Pas d’impact pendant longtemps
Etre sponsor d’un événement sportif, d’un club ou même d’une tête d’affiche était jusqu’à présent d’une relative simplicité. En échange d’un contrat généralement juteux et d’un logo bien visible du public, la marque pouvait espérer accroître sa notoriété, valoriser ses produits ou encore bénéficier des puissantes valeurs d’image que le sport véhicule comme la performance, le dépassement de soi, l’esprit d’équipe, l’émotion de la conquête, etc. A mesure que le sport s’est professionnalisé et médiatisé, les enjeux financiers ont augmenté à l’aune de celui-ci et offert un incommensurable appel d’air pour que les marques versent leur obole et deviennent des partenaires contributeurs.
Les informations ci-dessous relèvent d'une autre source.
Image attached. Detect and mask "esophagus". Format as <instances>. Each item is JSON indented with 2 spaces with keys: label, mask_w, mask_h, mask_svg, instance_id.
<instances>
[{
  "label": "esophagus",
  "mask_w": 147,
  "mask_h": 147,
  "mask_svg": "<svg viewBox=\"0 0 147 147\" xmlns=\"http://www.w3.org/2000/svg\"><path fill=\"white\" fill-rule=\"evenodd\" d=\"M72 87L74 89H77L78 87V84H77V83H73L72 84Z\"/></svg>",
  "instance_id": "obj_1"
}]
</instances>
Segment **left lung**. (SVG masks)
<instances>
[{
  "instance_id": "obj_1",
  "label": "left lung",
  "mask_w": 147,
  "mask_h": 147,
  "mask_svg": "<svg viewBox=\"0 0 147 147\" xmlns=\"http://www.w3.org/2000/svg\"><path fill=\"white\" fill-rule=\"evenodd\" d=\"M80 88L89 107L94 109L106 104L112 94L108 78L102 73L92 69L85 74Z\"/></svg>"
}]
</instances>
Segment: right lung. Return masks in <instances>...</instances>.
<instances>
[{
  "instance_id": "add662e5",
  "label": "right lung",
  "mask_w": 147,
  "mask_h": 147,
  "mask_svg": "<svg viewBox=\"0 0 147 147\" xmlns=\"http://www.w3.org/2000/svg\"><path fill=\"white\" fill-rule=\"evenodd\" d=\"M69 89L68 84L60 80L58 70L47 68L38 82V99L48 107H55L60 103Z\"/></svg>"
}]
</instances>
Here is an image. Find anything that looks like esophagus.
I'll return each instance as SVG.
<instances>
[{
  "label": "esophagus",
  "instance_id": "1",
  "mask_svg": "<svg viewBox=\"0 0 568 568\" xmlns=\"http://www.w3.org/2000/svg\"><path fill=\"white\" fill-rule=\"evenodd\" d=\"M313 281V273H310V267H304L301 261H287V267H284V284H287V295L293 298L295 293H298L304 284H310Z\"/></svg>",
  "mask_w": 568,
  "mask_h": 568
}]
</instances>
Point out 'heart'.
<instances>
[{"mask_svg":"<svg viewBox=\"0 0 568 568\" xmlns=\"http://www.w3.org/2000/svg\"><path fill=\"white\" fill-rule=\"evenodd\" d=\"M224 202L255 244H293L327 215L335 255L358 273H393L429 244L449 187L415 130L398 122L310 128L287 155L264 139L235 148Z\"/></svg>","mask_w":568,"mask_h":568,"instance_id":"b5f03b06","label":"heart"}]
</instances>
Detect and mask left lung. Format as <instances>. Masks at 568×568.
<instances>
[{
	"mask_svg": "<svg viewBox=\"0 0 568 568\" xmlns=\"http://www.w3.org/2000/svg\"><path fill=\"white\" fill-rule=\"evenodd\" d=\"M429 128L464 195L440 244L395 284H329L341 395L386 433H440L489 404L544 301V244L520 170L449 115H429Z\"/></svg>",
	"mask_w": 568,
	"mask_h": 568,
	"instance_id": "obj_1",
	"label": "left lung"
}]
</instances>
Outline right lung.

Comme tout secteur d’activité, le sport n’est pas exempt de dérives. Au fil des décennies, la presse s’est régulièrement fait l’écho de scandales et de controverses qui ont pu agiter les grandes compétitions internationales. En 1978 par exemple, la Coupe du Monde de football déclencha de vives polémiques. Certains estimaient en effet qu’organiser le tournoi en Argentine revenait à cautionner le régime dictatorial et sanguinaire du général Videla. Cela n’empêcha nullement Coca-Cola de verser la somme de 8 millions de dollars (1) pour devenir le sponsor officiel et de se faire voir des spectateurs du monde entier. L’enchaînement des rencontres et des exploits des footballeurs de l’époque relèguera alors rapidement en coulisses la contestation initiale des défenseurs des droits de l’homme.
Des années plus tard, d’autres marques se sont retrouvées alpaguées à leur insu dans une retentissante histoire de dopage lors du Tour de France 1998 à tel point que le dossier sera même médiatiquement intitulé du nom d’un des sponsors, à savoir l’affaire Festina. A l’époque, la marque horlogère espagnole était encore relativement peu connue en dehors de ses frontières. C’est la raison pour laquelle elle s’était engagée sur la Grande Boucle, un des événements sportifs les plus populaires au monde, comme chronométreur officiel mais aussi sponsor principal d’une équipe cycliste en lice sur l’épreuve. L’arrestation du soigneur de l’équipe en possession de produits dopants va révéler l’ampleur de la fraude médicalisée et conduire à l’exclusion de la formation cycliste de la course. Malgré que la marque va ensuite être inlassablement citée à chaque fois que l’affaire rebondira dans les colonnes des faits divers, Festina va bénéficier d’un incroyable bond en notoriété qui atteindra au final les 90% sans qu’il ne lui soit pour autant imputée les notions négatives et délétères du dopage des coureurs.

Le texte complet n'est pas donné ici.